--- BEGIN Passage to read ---
The standard answers are hardly worth writing down: "Of course we're in for the long haul," and "the quotes are good as gold," - however the mechanics of securitization are a big secret.
What follows is the straight story from Bear Stearns, a firm that quoted, committed and closed loans dally for the past four weeks - while continuing to trade CMBS bonds actively.
How does Securitization Really Work, and What Caused All the Turmoil?
Imagine borrowing $1 billion, lending it out in $5 million chunks, and having the $1 billion come due - you sell the loans, pay off the $1 billion, and keep the difference. If the loans aren't worth $1 billion, you have an immediate loss.
That's how securitization works: By creating mortgage-backed securities, sellers usually get the highest prices for their loans.
What can go wrong during those six months?
* Underwriting is Poor: Lenders try to underwrite loans on prices and terms that deliver a profit upon sale. Their underwriting is judged first by rating agencies, then by the bond market. Some lenders don't realize that their underwriting was aggressive until their loans are packaged, rated and sold.
* Interest Rates Change: Good underwriting can't guard against changes in interest rates. A lender holding a 7 percent loan faces a gain or loss if lending rates, in absolute terms, rise or fall.
In response, lenders hedge their portfolios. In a perfect world, lenders would hedge against movement in commercial mortgage rates. In the real world, no such hedge exists. Instead, lenders commonly hedge against U.S. Treasury bonds - using financial instruments that are readily available and reasonably inexpensive.
--- END Passage to read ---
### Requirements
1: Answer these questions from the securitization passage, one per line:
(a) Which firm does the passage say its straight story comes from?
(b) In the borrowing example, what size chunks is the $1 billion lent out in?
(c) Against what do lenders commonly hedge in the real world?
2: For each statement, say yes or no according to the securitization passage, and quote the words that settle it.
(a) Bear Stearns stopped trading CMBS bonds during the past four weeks.
(b) A hedge against movement in commercial mortgage rates exists in the real world.
(c) A lender's underwriting is judged by rating agencies before the bond market judges it.
3: Write the next part of the securitization passage, picking up after its last sentence.
--- BEGIN Stored rows ---
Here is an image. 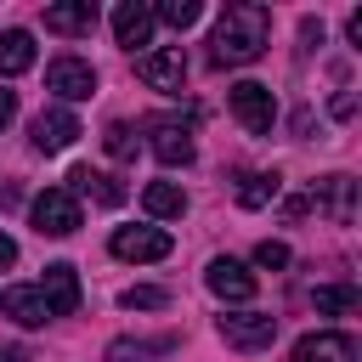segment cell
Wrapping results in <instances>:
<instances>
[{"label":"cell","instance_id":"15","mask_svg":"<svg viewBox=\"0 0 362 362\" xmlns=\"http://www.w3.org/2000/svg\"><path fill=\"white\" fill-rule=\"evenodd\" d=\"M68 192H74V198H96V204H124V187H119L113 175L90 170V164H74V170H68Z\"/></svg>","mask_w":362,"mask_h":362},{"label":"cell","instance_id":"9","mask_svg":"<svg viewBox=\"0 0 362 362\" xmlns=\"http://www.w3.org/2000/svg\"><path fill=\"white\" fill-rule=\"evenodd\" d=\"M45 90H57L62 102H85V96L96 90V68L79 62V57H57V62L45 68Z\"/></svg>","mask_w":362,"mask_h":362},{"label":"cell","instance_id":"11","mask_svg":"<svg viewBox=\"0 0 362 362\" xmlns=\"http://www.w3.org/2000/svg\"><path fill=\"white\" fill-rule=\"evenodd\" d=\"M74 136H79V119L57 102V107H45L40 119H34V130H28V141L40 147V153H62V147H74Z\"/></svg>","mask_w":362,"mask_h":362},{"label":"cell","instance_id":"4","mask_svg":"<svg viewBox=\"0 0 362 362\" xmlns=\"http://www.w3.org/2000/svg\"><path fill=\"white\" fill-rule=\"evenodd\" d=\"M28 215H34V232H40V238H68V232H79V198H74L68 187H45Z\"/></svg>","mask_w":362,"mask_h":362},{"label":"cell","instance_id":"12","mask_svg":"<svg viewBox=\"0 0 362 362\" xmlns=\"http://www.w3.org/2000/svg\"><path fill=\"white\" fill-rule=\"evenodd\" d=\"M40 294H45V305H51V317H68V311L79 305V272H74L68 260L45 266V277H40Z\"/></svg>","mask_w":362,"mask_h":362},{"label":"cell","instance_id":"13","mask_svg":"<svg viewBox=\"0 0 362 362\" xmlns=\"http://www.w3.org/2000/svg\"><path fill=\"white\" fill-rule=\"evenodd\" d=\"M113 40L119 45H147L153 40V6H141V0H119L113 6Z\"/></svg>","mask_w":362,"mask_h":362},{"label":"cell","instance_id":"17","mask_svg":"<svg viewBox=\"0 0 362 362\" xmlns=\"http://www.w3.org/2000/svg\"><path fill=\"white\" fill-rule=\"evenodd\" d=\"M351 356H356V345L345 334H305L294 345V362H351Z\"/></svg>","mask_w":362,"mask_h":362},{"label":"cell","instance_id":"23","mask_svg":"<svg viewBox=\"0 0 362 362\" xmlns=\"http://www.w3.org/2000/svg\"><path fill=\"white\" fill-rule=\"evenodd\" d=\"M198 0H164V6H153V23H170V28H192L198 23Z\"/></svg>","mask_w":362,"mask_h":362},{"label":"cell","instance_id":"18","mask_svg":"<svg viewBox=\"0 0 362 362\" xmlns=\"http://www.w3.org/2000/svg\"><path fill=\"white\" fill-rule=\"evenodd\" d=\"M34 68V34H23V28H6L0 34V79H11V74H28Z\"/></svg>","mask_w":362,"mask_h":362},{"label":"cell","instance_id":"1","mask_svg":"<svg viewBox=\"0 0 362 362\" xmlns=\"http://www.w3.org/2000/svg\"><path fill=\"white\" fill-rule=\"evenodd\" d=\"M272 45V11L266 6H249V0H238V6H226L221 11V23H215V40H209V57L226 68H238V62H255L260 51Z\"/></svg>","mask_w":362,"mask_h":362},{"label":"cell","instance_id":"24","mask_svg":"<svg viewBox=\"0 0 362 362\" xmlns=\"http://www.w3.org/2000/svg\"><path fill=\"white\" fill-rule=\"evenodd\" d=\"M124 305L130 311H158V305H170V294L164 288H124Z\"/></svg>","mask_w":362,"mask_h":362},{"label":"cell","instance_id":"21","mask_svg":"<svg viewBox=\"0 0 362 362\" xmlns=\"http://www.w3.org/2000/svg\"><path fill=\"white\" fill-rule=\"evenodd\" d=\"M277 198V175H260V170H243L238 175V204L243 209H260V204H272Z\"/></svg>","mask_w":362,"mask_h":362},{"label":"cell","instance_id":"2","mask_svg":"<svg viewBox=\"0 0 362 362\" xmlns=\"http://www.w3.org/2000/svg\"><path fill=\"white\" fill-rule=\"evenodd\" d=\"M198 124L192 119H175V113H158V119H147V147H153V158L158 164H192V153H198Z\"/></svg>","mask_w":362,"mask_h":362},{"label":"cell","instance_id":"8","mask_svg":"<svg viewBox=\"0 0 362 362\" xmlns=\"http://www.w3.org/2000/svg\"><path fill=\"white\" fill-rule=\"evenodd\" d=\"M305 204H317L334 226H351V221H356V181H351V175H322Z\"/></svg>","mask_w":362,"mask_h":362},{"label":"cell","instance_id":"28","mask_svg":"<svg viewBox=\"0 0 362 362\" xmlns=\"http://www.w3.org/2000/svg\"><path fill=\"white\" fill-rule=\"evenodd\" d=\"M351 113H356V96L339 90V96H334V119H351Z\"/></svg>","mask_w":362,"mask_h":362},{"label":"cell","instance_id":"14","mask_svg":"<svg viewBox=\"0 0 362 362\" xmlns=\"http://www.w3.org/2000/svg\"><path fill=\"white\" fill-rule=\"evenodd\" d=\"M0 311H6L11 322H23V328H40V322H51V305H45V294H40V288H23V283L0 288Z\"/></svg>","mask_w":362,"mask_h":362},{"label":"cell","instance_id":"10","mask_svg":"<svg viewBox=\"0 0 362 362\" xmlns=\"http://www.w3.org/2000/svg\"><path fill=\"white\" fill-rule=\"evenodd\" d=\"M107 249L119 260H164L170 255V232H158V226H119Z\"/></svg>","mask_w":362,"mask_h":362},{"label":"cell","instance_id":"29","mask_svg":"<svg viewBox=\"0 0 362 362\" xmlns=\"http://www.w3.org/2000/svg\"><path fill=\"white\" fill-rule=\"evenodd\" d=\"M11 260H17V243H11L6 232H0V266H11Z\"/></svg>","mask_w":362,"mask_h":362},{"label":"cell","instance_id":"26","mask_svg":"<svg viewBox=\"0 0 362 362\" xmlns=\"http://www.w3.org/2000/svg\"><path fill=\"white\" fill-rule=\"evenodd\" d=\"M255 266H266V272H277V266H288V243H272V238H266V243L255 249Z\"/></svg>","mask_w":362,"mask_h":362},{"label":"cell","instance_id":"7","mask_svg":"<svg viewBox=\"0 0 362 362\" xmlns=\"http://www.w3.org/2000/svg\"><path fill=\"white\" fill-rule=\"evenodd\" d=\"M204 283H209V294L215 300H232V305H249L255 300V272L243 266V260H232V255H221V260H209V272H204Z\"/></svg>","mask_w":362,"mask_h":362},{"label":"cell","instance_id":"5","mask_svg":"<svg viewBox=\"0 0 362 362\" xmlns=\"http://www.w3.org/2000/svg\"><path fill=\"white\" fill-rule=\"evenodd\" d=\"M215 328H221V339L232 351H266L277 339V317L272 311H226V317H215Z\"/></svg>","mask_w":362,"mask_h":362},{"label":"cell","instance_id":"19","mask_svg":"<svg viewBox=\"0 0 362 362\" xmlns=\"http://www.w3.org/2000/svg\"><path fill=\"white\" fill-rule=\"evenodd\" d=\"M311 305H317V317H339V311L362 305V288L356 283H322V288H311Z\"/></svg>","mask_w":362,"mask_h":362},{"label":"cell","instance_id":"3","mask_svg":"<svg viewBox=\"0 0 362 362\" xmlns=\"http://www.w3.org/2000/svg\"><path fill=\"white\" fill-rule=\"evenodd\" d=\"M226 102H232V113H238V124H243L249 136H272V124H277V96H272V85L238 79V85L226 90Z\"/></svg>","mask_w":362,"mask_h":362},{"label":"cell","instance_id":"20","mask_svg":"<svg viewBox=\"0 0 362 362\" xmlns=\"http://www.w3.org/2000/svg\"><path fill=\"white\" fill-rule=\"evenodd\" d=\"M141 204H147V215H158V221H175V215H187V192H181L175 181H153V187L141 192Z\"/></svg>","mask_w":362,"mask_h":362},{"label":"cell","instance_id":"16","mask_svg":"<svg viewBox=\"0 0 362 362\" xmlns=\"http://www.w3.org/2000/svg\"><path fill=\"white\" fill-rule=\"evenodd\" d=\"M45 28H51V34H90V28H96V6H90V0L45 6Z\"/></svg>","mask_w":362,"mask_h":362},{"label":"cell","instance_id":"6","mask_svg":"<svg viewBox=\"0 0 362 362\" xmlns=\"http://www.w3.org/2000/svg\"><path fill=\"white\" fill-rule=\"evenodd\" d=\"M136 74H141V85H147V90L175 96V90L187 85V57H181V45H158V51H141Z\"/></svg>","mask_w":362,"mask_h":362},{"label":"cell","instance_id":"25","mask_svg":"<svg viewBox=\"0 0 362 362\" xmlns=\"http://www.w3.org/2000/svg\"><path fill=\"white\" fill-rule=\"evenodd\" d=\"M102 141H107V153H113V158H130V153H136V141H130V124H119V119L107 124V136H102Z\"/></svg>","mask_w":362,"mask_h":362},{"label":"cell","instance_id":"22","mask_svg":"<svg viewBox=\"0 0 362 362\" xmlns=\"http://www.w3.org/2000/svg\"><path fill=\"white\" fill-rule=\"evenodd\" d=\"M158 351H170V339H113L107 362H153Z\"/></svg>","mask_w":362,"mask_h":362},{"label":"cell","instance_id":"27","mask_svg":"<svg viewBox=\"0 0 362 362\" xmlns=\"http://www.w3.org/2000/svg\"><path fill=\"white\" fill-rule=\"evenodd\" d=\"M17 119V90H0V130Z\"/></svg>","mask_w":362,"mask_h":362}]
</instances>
--- END Stored rows ---
--- BEGIN Stored rows ---
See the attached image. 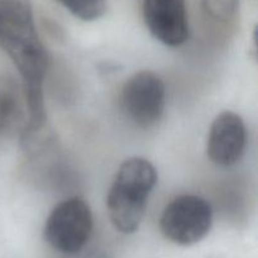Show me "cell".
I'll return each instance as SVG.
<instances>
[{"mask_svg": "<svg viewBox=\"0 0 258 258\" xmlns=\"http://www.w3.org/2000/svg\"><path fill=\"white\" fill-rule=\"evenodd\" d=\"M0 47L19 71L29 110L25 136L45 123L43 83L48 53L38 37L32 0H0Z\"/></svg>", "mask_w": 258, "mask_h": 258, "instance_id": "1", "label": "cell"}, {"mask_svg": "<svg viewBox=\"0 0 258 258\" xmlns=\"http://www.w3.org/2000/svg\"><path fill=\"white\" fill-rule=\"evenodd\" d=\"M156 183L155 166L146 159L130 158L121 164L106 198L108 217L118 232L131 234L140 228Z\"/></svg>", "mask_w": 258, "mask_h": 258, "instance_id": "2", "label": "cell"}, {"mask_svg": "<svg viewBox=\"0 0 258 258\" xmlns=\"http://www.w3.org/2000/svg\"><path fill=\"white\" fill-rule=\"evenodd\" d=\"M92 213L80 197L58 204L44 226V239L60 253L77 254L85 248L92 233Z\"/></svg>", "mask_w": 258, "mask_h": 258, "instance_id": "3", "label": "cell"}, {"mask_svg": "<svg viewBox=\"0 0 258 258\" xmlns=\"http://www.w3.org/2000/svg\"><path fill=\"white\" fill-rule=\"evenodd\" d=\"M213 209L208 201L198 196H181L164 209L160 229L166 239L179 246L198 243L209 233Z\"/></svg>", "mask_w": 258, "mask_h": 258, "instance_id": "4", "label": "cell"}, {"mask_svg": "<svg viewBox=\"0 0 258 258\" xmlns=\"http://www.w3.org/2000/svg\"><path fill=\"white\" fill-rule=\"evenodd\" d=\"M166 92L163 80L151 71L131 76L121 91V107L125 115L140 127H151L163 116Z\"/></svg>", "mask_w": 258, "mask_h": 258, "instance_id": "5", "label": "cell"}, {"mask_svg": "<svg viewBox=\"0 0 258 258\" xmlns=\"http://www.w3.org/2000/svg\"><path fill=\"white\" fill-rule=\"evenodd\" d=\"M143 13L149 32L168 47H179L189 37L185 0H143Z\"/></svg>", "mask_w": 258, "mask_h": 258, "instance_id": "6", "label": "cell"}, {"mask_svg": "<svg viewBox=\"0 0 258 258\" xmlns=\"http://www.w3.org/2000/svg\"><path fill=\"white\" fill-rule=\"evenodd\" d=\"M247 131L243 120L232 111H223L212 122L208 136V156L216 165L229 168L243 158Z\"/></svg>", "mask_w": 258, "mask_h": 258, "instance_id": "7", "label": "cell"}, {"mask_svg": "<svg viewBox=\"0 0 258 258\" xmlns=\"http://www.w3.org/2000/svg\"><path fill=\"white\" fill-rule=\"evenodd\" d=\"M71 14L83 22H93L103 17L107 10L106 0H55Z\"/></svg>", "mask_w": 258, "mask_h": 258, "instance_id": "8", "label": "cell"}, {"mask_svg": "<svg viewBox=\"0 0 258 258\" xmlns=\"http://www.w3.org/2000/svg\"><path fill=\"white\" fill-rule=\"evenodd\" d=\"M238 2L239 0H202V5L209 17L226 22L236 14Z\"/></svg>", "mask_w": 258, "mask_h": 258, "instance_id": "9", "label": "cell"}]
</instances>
--- END Stored rows ---
--- BEGIN Stored rows ---
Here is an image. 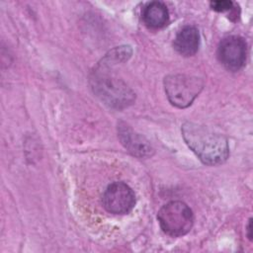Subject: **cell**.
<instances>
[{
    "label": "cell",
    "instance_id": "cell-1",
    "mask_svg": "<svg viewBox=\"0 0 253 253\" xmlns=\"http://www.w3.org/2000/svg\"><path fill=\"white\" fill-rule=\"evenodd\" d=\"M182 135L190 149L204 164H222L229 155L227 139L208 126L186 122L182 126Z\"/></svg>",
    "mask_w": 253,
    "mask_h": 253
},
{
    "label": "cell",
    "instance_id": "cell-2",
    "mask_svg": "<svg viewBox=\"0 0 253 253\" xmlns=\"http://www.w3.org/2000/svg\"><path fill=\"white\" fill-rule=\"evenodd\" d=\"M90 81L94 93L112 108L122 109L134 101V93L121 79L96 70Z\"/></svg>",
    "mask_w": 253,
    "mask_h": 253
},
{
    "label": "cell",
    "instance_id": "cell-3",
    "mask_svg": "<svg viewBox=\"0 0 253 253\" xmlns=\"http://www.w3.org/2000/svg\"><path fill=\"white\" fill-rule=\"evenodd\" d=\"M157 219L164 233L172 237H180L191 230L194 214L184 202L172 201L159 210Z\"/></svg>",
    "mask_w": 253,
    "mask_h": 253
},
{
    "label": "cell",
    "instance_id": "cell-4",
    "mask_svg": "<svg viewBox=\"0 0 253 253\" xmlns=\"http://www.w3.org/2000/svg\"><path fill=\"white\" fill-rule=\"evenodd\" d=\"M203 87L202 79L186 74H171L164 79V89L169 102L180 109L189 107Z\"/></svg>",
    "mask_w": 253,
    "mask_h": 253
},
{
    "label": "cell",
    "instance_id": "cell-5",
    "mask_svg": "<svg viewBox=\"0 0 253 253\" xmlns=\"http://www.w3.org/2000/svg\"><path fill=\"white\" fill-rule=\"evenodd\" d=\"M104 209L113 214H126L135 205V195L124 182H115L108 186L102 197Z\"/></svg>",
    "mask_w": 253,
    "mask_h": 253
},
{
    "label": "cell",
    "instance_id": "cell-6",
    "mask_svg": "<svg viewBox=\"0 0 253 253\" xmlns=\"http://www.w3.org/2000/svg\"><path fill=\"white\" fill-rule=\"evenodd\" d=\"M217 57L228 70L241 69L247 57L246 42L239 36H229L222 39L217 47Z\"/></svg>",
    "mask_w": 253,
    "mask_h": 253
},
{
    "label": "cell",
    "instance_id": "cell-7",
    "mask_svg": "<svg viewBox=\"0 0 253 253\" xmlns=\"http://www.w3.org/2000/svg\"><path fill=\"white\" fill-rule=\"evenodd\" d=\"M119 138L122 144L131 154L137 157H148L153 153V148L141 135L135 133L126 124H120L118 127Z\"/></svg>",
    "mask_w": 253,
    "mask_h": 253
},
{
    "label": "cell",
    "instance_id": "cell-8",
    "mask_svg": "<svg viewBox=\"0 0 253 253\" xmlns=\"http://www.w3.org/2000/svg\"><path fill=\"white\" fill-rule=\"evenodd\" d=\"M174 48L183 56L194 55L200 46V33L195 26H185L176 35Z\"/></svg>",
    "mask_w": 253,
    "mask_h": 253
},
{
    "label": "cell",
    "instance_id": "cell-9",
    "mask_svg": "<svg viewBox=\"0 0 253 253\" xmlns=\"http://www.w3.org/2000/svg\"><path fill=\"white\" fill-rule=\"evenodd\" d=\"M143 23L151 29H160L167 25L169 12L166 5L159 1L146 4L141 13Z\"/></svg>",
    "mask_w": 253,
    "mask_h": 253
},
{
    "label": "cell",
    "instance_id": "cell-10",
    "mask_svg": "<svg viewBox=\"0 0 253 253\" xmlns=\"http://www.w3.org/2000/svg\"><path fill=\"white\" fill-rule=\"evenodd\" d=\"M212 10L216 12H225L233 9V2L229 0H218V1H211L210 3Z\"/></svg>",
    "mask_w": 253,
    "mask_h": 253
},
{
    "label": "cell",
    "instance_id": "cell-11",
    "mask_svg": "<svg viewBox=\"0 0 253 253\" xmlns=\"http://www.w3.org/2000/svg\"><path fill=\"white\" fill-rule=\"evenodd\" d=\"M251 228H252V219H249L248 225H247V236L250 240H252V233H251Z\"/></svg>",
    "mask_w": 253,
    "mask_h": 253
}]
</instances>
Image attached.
--- END Stored rows ---
### Answers for the exercise
1:
(a) Bear Stearns
(b) $5 million chunks
(c) U.S. Treasury bonds

2:
(a) No: "while continuing to trade CMBS bonds actively."
(b) No: "In the real world, no such hedge exists."
(c) Yes: "Their underwriting is judged first by rating agencies, then by the bond market."

3:
* Spreads Change: So if lenders hold loans that yield more than the Treasury rate, and are protected against movements in the Treasury rate, what happens when mortgage rates move relative to Treasury rates? That is, what happens when spreads change?
That's what caused all the turmoil. Lenders were holding loans that they had underwritten at a given spread level, and suddenly faced a market where spreads were much larger. In other words, the premium that the bond market charges for bearing real estate credit risk shot up dramatically.
Lenders were immediately confronted with two facts: the loans that they were holding could be sold for substantially less than they expected, and new loans would require higher spreads to be profitable.
That is not to say the new loans would necessarily require higher coupon rates. Most of the market movement was Treasury rates falling while commercial lending rates stayed more or less constant. Commercial lending rates are still historically low; it was securitization profits that vanished.
Is the commercial mortgage-backed securities market here to stay? The CMBS market has fundamental advantages that will carry it through turbulent times:
* CMBS bonds allow the high bidder to set loan pricing. Life insurance companies, banks, mutual funds, pension funds and foreign investors routinely buy and sell CMBS. Broad capital market access means competitive financing rates.
The last few weeks generally saw CMBS performance worsening, but recently there were signs of improvement. A buyer stepped up and purchased some AAA-rated CMBS at a narrower spread (that is, a higher relative price) than was prevalent the day before.
Who was that buyer? A middle-sized bank from Europe. At that moment, that bank was the cheapest source of money for U.S. commercial real estate. The next day, it was someone else. Securitization means access to the best source of funds.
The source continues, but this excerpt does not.